Segment Start: Given passage

Monday, February 23, 2009

Duck and Wiicover

When it comes to home entertainment systems, the Nintendo Wii is the best bet for indiscriminate head injuries I’ve ever encountered.

Now that there’s a video game that doesn’t require knowledge of the access code for disarming thermonuclear missiles in order to work the controller, millions of people around the globe are dropping their weapons of mass entertainment and turning to the Wii.

Personally, I appreciate the fact that any six year old can map out new nations using the XBox 360 or any of the PlayStation stable, but I’m past the age where bending over to tie my shoes can be accomplished without the aid of a small child and a first responder in an emergency vehicle . Dadgummit, I need help. So under the guise of rewarding good grades and the relief of high school graduation, we bought a Wii.

No longer forced to live life as a virtual spectator, I picked up my plastic controller and dove right into Wii Sports. The first day I came down with tennis elbow, pulled a hamstring, and bruised a bowl of Golden Delicious Apples that were loitering menacingly on the coffee table.

Segment End: Given passage

- **Problem statement**
Answer these about the Nintendo Wii post:
1. Under what guise was the Wii bought?
2. Which game did the writer dive into first?
3. What did the writer bruise on the first day?

Segment Start: Stored data

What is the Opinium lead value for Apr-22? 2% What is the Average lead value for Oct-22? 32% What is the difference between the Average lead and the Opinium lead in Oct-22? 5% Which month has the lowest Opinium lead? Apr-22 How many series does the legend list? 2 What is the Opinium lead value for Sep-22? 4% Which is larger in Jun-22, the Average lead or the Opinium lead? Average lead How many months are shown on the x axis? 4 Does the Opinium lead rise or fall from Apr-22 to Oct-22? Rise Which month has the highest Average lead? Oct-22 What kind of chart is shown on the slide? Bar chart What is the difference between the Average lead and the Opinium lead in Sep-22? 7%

Segment End: Stored data
Segment Start: Stored data

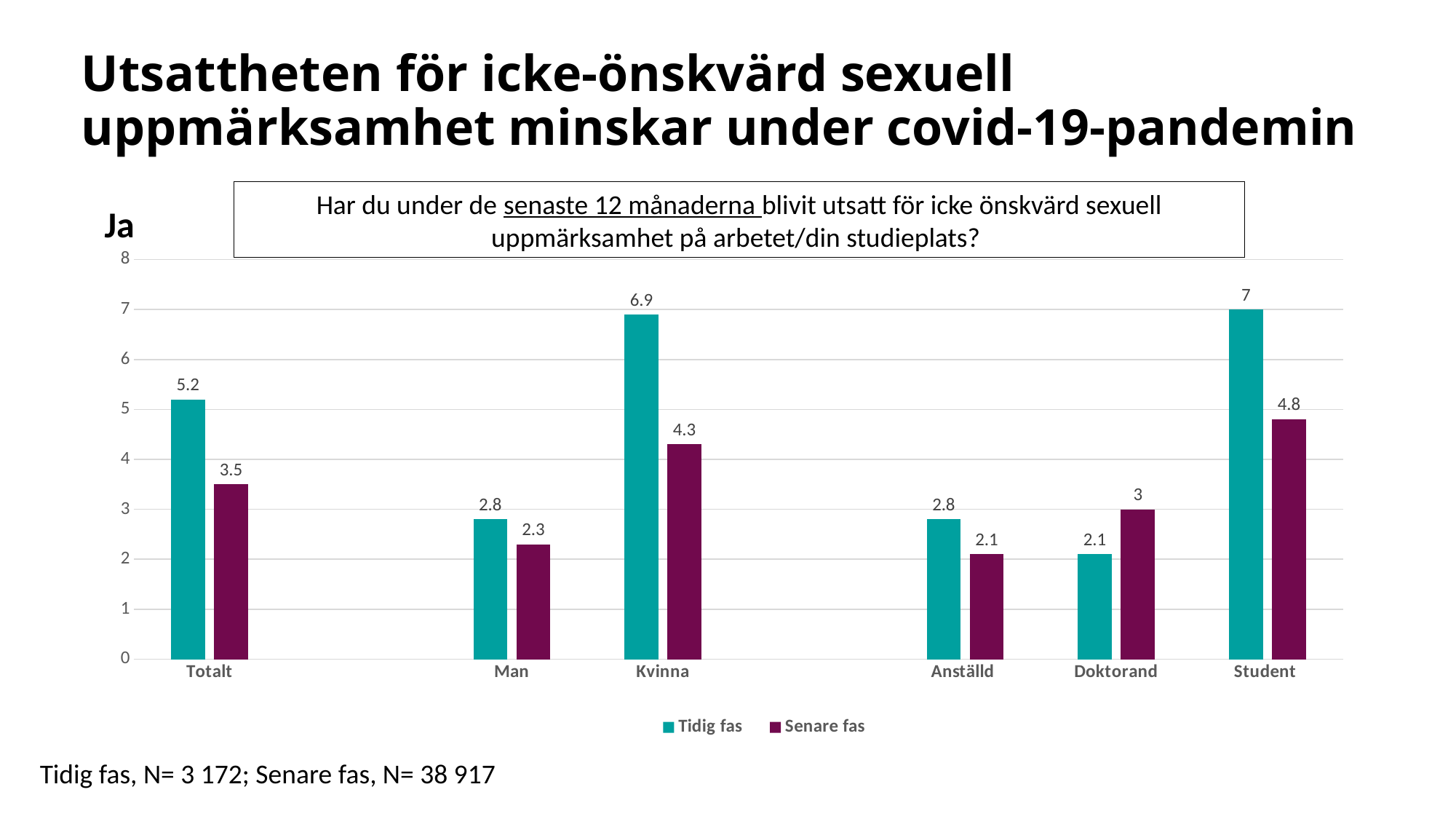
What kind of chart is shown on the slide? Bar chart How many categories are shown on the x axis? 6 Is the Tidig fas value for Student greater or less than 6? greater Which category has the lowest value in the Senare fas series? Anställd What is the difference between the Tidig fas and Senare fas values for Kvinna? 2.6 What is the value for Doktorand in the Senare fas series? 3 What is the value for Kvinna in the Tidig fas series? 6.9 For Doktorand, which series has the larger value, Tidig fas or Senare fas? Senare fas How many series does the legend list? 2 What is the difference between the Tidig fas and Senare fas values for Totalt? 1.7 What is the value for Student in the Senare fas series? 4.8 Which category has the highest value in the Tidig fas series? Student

Segment End: Stored data
Segment Start: Stored data

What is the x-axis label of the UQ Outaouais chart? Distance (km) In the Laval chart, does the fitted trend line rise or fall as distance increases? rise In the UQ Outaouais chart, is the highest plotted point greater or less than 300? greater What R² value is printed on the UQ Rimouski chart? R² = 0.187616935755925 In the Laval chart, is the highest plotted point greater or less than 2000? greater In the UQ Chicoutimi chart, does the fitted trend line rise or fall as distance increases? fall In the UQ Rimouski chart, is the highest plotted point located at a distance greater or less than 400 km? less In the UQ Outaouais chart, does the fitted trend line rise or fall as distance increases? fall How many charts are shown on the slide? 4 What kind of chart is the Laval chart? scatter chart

Segment End: Stored data

- **Problem solution**
1. Rewarding good grades and the relief of high school graduation.
2. Wii Sports.
3. A bowl of Golden Delicious Apples on the coffee table.